▶ [Cose da fare]:
- A) Rispondi a queste domande sul testo dedicato ai dipinti con la pipa di Magritte:
(i) In quale anno Magritte scrive che il mistero è "la banalità che accomuna tutte le cose"?
(ii) Secondo l'ipotesi avanzata nel testo, di che cosa potrebbe trattarsi semplicemente nei dipinti-con-pipa?
(iii) Nella seconda affermazione citata, a che cosa equivale l'amore per l'ignoto?
- B) Trascrivi senza modifiche, dall'elenco più sotto, tutto ciò che va dalla riga che contiene "Show me where desks appear in the image." fino alla riga che contiene "[314,195,359,216]", entrambe comprese.

▶ [Testo fornito]:
Sul
senso della
spiazzante
ironia implicita
nell'uso dell'immagine
della pipa associata
alla sua contemporanea
negazione verbale
molto si è
detto e scritto,
attribuendo
ai dipinti-con-pipa
di Magritte
un significato metafisico
che forse non
hanno; potrebbe
trattarsi semplicemente
di un geniale
scherzo, di
un divertissement
senza troppi
sovra- o sotto-significati.
Forse Magritte,
sornione come
sempre, se la
rideva dello
sconcerto dei
critici e dei
loro tentativi
di decrifrare
il "mistero",
anzi, il "doppio
mistero".
Non
bisogna dimenticare
una famosa affermazione
dello stesso
Magritte a tale
proposito: "il
mistero è
la banalità che accomuna tutte le cose"
egli scrive
nel 1955; e
ancora: "l'amore per l'ignoto equivale all'amore per
la banalità: conoscere significa scoprire la banale conoscenza, agire
significa conoscere la banalità dei sentimenti e delle sensazioni". Anche
questa affermazione
è in
sé enigmatica:
che significa
che il mistero
è la
banalità?

▶ [Dati dell'esercizio]:
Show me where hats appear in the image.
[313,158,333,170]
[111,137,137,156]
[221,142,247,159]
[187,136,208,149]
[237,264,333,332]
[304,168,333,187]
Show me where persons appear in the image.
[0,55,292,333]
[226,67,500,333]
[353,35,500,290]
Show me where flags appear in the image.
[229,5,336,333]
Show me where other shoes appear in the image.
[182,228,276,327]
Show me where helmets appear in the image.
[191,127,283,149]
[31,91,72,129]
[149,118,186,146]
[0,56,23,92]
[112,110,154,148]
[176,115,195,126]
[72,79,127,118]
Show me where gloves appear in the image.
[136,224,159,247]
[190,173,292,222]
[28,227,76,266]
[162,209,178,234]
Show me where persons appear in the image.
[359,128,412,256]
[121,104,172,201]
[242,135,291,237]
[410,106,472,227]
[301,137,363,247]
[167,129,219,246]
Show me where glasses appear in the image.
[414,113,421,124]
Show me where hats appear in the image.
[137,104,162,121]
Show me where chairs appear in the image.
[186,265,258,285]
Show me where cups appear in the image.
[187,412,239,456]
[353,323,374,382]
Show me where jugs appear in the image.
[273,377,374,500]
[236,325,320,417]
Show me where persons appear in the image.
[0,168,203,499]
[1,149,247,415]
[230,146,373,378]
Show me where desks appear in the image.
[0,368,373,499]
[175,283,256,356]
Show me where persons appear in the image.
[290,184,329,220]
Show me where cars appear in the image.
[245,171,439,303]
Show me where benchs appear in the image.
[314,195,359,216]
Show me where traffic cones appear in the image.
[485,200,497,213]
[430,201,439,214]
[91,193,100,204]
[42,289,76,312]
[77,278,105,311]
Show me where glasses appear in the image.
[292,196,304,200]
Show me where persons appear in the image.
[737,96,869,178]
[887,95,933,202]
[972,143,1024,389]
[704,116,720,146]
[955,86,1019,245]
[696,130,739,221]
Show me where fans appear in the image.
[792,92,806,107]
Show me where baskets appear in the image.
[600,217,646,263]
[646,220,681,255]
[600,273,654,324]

▶ [Elenco soluzioni]:
- A)
(i) Nel 1955.
(ii) Di un geniale scherzo, di un divertissement senza troppi sovra- o sotto-significati.
(iii) All'amore per la banalità.

- B)
Show me where desks appear in the image.
[0,368,373,499]
[175,283,256,356]
Show me where persons appear in the image.
[290,184,329,220]
Show me where cars appear in the image.
[245,171,439,303]
Show me where benchs appear in the image.
[314,195,359,216]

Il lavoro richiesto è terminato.